Plan-B Theatre’s world premiere of Debora Threedy’s ONE BIG UNION celebrates the impact and music of Joe Hill.
The initial run November 10-20 is sold out so we’ve added two performances on Sunday, November 13 and Sunday, November 20, both at 5:30pm) that go on this morning – Happy Halloween! Click here to purchase) .
Over the past two years, two large-scale public art pieces have come to life in Salt Lake City. Last week, we chatted with Joshua & Heidi Belka, creators of the Joe Hill mural on Ken Sanders Rare Books. This week, we chat with Mark Hofeling who, along with Christian England, co-created the sculpture “10,000 Years of Labor in Utah” in the Central 9th Neighborhood.
Tell us a little about yourself as an artist.
I am a film and television production designer with almost 30 years in the business. While I have lived and worked in many cities in my career, I have made Salt Lake City my permanent home. Part of making peace with the hometown I used to want to flee from was embracing its true self, its actual history. Oddly enough, part of that embrace began unintentionally on a trip to visit a pen pal in Leningrad in the waining months of the USSR.
What drew you to Joe Hill?
In the hallway of a Russian government building we were gazing at portraits of the founders and heroes of socialism. Marx, Lenin, Engels, etc. But there was a man in a hat I had never seen before. My host was baffled that I had never heard of the man, seeing as that I was from Utah. It was my first meeting with Joe Hill.
That would have been bad enough, but even worse, as a graduate of Highland High School, the execution happened a block away from where my history classroom and I would later sit. I already suspected much was being papered over in my home state, this careful omission confirmed it.
How did your public art piece come to be?
I have known Jesse Hulse and Jason Foster, the developers and architects of the Central 9th development, for a few years now. They approached me with the idea of an art piece that would somehow acknowledge the story of working people in Utah, and our overlooked or hidden history generally. I was delighted by the chance to work with these local legends, and to contribute something to the neighborhood I’ve lived in for almost 20 years.

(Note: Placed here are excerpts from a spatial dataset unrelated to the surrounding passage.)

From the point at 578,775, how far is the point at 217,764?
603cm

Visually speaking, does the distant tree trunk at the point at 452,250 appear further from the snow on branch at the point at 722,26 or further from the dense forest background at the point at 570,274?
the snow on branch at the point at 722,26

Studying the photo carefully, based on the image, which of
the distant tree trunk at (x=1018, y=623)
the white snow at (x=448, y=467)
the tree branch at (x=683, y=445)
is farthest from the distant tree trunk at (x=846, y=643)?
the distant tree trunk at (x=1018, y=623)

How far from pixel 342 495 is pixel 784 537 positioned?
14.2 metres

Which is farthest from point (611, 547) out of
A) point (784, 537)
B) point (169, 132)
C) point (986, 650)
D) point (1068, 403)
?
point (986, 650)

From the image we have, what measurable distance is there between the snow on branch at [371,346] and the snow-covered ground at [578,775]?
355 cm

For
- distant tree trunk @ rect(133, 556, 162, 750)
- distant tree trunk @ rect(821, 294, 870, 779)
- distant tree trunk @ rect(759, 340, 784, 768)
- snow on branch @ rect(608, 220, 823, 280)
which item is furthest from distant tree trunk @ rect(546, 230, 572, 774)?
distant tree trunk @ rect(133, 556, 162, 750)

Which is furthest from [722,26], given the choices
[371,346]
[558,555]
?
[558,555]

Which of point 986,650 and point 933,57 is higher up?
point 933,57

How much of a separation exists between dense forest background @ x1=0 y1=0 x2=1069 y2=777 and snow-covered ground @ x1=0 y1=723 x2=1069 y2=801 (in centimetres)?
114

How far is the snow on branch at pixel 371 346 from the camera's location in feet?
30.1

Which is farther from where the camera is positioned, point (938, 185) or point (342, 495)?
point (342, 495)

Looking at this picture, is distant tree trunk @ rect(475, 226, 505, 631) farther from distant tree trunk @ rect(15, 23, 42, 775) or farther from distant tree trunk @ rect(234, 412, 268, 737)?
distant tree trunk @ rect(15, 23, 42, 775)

Christian England is an extremely talented young artist and illustrator who has joined me on several movie projects. He shares my interest in seeking the truth about the history of the Beehive State and its founders. I roped him into the C-9 mural right away. I drew up the narrative, almost a script – who and what would be featured – then in collaboration with Jason and Jesse came up with the idea of a steel collage of bar-grate, cut plate images and 3D collage boxes. Christian took that direction and came back to me with a pencil sketch of the mural that knocked me over. Jason and Jesse had the same reaction. His dissolving, attenuated figures perfectly captured the essential idea of the decomposition of memory, like looking at a distant figure across a plain on a hot day, people are lost to history unless we make an effort to pull them closer for a look. Though the journey along our steel timeline covers more than 10,000 years – from the first known human habitation at Danger Cave – to the day after tomorrow, our figures are purposely all anonymous men and women who toiled in ways large and small to build the life we now enjoy, except for two: Mother Jones and Joe Hill. We would have been participating in yet another glaring omission if we had not included Joe in our story. He is without doubt the biggest single event, perhaps with the exception of the arrival of Mormon settlers, in our labor history.

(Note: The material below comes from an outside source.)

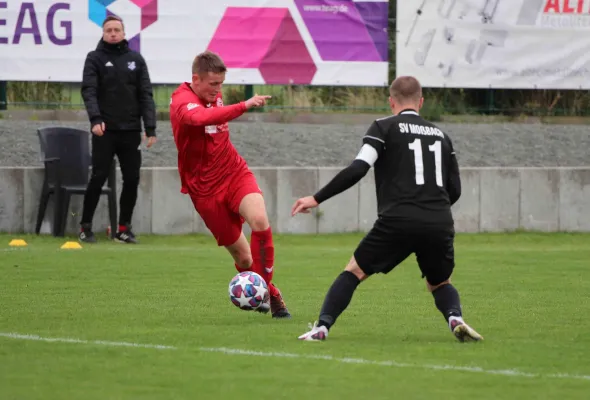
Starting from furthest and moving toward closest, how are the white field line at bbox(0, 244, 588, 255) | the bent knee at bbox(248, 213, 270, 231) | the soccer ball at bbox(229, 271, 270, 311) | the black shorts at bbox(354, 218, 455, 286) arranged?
the white field line at bbox(0, 244, 588, 255) → the bent knee at bbox(248, 213, 270, 231) → the soccer ball at bbox(229, 271, 270, 311) → the black shorts at bbox(354, 218, 455, 286)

We had a lot of help from the community in this work. I was determined to get some particular details of the circumstances surrounding Joe Hill right. Despite days of research I couldn’t find what firearms were used to execute him. The collage box next to him was meant to be nothing but those five rifles. I contacted Ken Sanders, who very kindly threw the lever on his Joe Hill history all stars. From Will Bagley to Steve Gallenson, a whole network of experts in the field weighed in and continued to research for us. We finally settled on the 1903 Springfield, which is now in the mural.
You may also notice that the only place over our 60 running feet and 10,000 years that the mural touches the ground is under Joe Hill. This is a nod to the barbaric but unfortunately “real” issue of Blood Atonement. Few people understand why Utah until very recently carried out the nasty business of execution by the violence of the firing squad was because of this savage Mormon belief. So the bar-grate that represents our timeline, that also runs in stark diagonals to represent the varied geology of our state, here becomes a blood line, spilling out of a man – likely an innocent one – in a grizzly symbol of the poisonous collusion of church and state.
Once we agreed on the design, My business partner Matias Alvarez and I began fabrication. Together wth our team at CSB (Creative Services Bureau) we finally installed the mural late this summer. While Christian and I are very much to the left of center of the political spectrum, we also agree that history is nothing more than the hand you are dealt. Some is positive, but usually most is negative. For every Nolan Bushnell and Philo Farnsworth, there’s the Mountain Meadows Massacre, Topaz, Ted Bundy and Super Dell. The mistake we make is thinking that history is optional, that one can pick and choose what best suits the desired narrative. “10,000 Years of Labor in Utah” is meant to start the opposing conversation: it’s all part of what makes us us. To fail to embrace it is to fail ourselves.